Linux Runs on Text: Understanding & Handling Text

This month, as another part of the series about using text on Linux systems, we’ll introduce “plain text” and how you can restructure it. We’ll see how to identify text from different systems (Unix, DOS, Mac) and to convert text between systems. The article ends with some examples, and there’ll be lots more next month.

If you’re used to clicking on files to view and edit them, you’ll probably find some new tools and concepts here. Gurus, please have a look at the main example and be sure it’s familiar.

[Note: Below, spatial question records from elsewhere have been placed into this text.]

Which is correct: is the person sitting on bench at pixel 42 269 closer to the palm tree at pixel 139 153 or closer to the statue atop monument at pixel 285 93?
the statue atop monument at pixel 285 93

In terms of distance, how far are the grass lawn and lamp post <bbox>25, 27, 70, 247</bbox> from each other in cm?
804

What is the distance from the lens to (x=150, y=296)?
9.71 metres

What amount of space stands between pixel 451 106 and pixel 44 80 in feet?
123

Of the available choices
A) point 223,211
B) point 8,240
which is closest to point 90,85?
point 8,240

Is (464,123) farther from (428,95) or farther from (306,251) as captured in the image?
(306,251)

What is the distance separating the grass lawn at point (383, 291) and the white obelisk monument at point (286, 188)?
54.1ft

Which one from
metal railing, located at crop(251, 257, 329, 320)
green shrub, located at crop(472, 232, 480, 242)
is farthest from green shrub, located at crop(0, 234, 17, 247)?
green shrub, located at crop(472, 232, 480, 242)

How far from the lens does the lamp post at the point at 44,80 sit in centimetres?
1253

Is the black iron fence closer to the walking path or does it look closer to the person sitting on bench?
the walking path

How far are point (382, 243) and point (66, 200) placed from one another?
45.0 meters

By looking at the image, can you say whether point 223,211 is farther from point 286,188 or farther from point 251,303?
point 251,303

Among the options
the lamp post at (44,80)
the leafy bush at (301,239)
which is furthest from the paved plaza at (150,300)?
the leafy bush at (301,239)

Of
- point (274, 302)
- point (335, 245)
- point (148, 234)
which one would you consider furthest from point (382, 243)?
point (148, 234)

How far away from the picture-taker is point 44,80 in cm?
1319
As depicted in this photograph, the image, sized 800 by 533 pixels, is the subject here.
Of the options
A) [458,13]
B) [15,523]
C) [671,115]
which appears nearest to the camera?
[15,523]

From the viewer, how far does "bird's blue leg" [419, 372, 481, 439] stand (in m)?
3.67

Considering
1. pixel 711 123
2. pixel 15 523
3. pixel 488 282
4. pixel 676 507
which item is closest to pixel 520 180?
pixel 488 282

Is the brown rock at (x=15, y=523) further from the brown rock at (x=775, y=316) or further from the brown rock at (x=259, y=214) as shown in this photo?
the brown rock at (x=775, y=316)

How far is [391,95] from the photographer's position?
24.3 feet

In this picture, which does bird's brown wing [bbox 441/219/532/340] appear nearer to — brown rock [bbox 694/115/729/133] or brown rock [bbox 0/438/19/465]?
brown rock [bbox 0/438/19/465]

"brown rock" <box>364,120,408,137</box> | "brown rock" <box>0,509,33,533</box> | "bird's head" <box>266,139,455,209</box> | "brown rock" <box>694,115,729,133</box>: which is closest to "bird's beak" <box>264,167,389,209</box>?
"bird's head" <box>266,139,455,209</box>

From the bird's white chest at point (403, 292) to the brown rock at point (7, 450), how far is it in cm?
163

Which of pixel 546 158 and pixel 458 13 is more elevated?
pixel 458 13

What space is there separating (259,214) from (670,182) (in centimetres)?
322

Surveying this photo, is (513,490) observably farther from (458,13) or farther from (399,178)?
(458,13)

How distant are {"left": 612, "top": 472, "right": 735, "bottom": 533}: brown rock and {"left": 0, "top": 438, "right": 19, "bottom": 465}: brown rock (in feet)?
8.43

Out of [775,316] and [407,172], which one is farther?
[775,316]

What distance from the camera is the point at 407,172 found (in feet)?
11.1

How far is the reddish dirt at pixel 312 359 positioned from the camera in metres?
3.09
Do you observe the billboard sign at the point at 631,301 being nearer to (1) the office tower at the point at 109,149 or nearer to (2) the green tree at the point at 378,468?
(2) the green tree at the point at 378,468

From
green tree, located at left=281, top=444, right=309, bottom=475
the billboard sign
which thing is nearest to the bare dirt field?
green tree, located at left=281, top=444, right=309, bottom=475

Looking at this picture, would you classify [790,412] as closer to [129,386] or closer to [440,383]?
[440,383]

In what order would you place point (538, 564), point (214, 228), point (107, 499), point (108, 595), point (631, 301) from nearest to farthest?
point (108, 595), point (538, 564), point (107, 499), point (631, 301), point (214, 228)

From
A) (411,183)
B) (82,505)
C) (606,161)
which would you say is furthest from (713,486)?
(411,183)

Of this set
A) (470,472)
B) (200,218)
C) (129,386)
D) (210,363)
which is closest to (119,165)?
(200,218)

The fundamental concept is the role of the newline (line feed) character. Reformatting text is basically a matter of juggling newlines. Let’s dig in.

What’s Text?

As I wrote in last month’s column, Linux runs on text. Text comes in a lot of flavors. What we’ll cover this month is plain text: a stream of characters that you can output directly to a terminal window using a utility like cat(1). The text doesn’t have special formatting codes like “start boldface” or “24 pixels high” that are only understood by certain operating systems or applications. Plain text doesn’t require a word processing program like OpenOffice.org Writer to interpret instructions buried before and between the actual text.

Let’s make a test text file. We’ll use it to demonstrate a lot of things about text. Although the example is a bit tedious, the techniques will be useful, later, when you need to know what’s in a text file. We’ll make this text file on a Windows system, and make a similar file later under Linux.

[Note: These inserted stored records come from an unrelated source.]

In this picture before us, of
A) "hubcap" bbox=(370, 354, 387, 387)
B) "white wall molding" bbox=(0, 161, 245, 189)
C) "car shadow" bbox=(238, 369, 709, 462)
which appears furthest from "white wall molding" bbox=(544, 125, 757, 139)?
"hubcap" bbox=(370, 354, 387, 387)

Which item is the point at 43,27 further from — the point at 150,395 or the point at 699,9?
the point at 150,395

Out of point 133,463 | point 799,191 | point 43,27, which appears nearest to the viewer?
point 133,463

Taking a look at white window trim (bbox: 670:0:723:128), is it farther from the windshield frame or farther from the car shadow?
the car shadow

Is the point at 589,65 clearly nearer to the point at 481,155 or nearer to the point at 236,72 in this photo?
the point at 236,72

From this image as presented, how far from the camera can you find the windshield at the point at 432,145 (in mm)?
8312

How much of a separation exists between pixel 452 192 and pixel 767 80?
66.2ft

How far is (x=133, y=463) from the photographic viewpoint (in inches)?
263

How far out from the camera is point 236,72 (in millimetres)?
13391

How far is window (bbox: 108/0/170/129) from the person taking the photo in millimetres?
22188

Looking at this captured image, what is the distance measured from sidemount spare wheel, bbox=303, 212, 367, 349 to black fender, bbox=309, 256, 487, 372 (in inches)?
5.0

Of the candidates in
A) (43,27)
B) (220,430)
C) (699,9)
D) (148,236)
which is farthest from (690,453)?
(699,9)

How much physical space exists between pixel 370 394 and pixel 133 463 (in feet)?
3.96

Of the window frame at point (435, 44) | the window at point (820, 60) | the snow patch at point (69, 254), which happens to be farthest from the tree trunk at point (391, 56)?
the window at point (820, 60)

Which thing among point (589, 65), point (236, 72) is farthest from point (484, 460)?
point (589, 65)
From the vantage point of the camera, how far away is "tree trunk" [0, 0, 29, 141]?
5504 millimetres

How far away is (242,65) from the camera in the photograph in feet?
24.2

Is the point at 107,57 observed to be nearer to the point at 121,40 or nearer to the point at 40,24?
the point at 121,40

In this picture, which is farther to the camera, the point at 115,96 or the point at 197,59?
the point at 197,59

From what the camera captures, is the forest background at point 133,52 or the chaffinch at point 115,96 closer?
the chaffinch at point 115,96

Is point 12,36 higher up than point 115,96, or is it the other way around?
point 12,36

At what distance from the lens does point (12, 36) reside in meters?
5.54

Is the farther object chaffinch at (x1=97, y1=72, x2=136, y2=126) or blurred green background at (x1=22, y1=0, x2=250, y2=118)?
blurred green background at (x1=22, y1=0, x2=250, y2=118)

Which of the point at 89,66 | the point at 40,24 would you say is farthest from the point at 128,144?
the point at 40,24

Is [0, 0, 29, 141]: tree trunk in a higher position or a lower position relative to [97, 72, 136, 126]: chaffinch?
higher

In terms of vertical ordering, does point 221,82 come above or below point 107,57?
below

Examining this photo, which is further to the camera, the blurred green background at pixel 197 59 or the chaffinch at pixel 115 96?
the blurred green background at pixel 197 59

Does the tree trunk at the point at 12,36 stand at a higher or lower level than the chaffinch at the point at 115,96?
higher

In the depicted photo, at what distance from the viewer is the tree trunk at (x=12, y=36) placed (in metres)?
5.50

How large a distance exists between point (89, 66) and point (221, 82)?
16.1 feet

On Microsoft Windows systems, each line of a plain text file ends with a carriage return (CR) character followed by a newline (LF, line feed) character. Let’s use a “Command prompt” window to copy text typed from the keyboard (con:) into a Windows-format file named win.txt. On DOS-type systems, pressing CTRL-Z followed by the ENTER key ends input. The boldfaced text is user input; the rest is system output:

D:\tmp>copy con: win.txt
        line 1
line 2^Z
        1 file(s) copied.

D:\tmp>

Next, let’s read that file from a Linux-type terminal window — for instance, under Cygwin or from a Windows filesystem cross-mounted onto a Linux host. We’ll look at the file with cat, cat -tve, and od -c; and count the number of lines, words, and characters using wc(1). (For an introduction, see the section “od and friends” of Wizard Boot Camp, Part 10.)

/d/tmp$ cat win.txt
        line 1
line 2/d/tmp$
/d/tmp$ cat -tve win.txt
^Iline 1 ^M$
line 2/d/tmp$
/d/tmp$ od -c -w6 win.txt
0000000  \t   l   i   n   e
0000006   1      \r  \n   l   i
0000014   n   e       2
0000020
/d/tmp$ wc win.txt
 1  4 16 win.txt
/d/tmp$

Here are details. (You might open another copy of this page in a separate window so you can see the example while reading the details.)

The first command, cat win.txt, shows a file that looks like the text we entered in the DOS window. However, the bash shell prompt, /d/tmp$, comes just after the text line 2 from the file — instead of on a new line by itself.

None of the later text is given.